"One of the greatest stupidities you [Elisabeth] have committed - for yourself and for me! Your association with an anti-Semitic chief expresses a foreignness to my whole way of life which fills me ever again with ire or melancholy.... It is a matter of honor to me to be absolutely clean and unequivocal regarding anti-Semitism, namely opposed, as I am in my writings. I have been persecuted in recent times with letters and Anti-Semitic Correspondence sheets; my disgust with the party (which would like all too well the advantage of my name!) is as outspoken as possible, but the relation to Forster, as well as the after-effect of my former anti-Semitic publisher Schmeitzner, always brings the adherents of this disagreeable party back to the idea that I must after all belong to them.... Above all it arouses mistrust against my character, as if I publicly condemned something which I favored secretly - and that I am unable to do anything against it, that in every Anti-Semitic Correspondence sheet the name Zarathustra is used has already made me almost sick several times."
- Friedrich Nietzche, in a letter to his sister.
"The situation has changed, and I have broken radically with my sister: for heaven's sake, don't think of mediation or reconciliation - between a vengeful anti-Semitic goose and me there is no reconciliation."
- Friedrich Nietzche, in a letter to Malwilda von Meysenbug.
"Nietzsche's sister had mocked her brother's claims to fame, but then, switching to his cause after her husband's suicide, she took private lessons in Nietzsche's philosophy from Rudolf Steiner, a Gothe scholar who later became famous as the founder of anthroposophy. Soon Steiner gave her up as simply incapable of understanding Nietzsche. Meanwhile she became her brother's official exegate and biographer, tampered with his letters - and was taken seriously by almost everyone."
Editor's Introduction - 2
From - Ecce Homo (Behold The Man)
- Friedrich Nietzsche - ed. Walter Kaufmann
"What is important here is merely that Nietzsche's views are quite unequivocally opposed to those of the Nazis - more so than those of almost any other prominent German of his own time or before him - and that these views are not temperamental antitheses but corollaries of his philosophy. Nietzsche was no more ambiguous in this respect than is the statement that the Nazis' way of citing him represents one of the darkest pages in the history of literary unscrupulousness."

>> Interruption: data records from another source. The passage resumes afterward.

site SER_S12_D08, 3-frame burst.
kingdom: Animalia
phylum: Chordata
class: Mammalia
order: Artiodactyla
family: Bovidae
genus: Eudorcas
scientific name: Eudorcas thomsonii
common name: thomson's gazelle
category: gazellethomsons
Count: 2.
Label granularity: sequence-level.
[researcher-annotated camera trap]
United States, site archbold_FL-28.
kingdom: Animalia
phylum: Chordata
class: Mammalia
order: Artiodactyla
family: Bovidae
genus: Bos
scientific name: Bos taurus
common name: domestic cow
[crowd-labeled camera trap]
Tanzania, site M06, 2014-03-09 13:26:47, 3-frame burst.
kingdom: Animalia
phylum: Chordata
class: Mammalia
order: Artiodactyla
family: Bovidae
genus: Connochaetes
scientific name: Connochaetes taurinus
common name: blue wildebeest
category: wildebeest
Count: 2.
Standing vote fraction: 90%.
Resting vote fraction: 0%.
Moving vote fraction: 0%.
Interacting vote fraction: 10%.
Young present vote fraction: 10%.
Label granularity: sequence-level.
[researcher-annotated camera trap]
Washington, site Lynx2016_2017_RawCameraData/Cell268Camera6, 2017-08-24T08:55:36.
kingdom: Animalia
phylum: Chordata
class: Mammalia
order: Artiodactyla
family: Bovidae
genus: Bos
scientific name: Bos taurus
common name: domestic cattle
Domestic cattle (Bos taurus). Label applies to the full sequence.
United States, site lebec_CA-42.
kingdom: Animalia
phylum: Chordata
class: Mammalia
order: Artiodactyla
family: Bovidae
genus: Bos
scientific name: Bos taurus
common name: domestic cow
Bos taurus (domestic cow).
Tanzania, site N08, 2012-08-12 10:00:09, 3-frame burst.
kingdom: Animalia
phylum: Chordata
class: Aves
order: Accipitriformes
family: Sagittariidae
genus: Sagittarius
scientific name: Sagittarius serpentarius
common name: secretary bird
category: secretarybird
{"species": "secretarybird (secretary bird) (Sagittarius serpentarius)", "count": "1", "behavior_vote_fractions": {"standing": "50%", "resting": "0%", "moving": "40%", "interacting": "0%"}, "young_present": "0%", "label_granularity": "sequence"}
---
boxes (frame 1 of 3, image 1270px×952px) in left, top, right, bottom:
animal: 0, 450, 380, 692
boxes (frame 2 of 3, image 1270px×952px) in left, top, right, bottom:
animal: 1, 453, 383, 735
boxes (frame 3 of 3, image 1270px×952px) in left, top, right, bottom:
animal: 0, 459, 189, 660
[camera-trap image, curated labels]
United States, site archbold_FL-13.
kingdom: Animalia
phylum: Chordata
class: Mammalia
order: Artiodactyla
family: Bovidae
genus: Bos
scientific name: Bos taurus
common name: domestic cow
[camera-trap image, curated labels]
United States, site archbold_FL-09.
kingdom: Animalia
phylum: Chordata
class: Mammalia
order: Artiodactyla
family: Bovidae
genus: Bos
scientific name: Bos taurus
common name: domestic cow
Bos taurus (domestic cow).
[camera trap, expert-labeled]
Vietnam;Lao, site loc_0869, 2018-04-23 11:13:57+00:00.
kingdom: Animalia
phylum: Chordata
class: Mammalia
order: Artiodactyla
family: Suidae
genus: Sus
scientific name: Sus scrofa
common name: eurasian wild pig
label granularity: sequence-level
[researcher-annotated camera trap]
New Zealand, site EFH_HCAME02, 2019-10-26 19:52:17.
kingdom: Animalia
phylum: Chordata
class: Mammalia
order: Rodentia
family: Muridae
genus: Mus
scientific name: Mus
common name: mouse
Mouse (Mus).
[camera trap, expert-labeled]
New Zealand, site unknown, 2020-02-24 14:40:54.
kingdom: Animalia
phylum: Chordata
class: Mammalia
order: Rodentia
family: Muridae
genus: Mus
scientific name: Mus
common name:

From - Nietzsche: Philosopher, Psychologist, Antichrist - Pg. 303-304
- Walter Kaufmann
"Nietzsche's sister, Elisabeth, is the manipulative presence behind the Nietzsche-Nazi myth. She was indeed sympathetic to the growing fascist cause and married to a notorious anti-Semite of whom Nietzsche thoroughly disapproved. It was she, years after her brother's death, who invited Hitler for his 'photo-op' at the Nietzsche Archive. Elisabeth took over Nietzsche's literary estate after his incapacitation, and she even published apocryphal books and 'editions' of Nietzsche's notes under his by-then famous name.
Unfortunately, Elisabeth's political views became firmly attached to Nietzsche's name, and the association survived even the expose' of her forgeries and misappropriation of Nietzsche's works. Yet we can say with confidence, that Nietzsche was no Nazi and that he shared virtually none of the Nazis' vicious ideas about the 'Thousand Year Reich' and the superiority of the German race. Indeed, Nietzsche famously declared himself 'a good European' and lamented the fact that his native language was German. He spent virtually his entire adult life, from his professorship in Switzerland through his voluntary exile in and around the Alps, until his last moments of sanity in northern Italy, outside of Germany."
From - What Nietzsche Really Said - Pg. 10-11
- Robert C. Solomon and Kathleen M. Higgins
But the damage had been done...
From - Reading the New Nietzsche - Pg. 3
- David B. Allison
After Elisabeth's death in 1935, and the fall of the Third Reich in 1945, scholars were finally able to gain access to Nietzsche's original works, which had been prior held from public view by his sister. Through a process of examination and comparison, they uncovered the alterations and forgeries she had committed, along with a collection of letters and notes. With her no longer in sole control of the publication of Nietzsche's writings, and the true source material now available, new versions of his work were able to be published in a reedited form that took them back to what he had intended. In keeping with earlier printings, and the original manuscripts which had been uncovered, these corrected volumes caused a renewed analysis of Nietzsche's work and proceeded to have a profound and lasting impact on the intellectual world.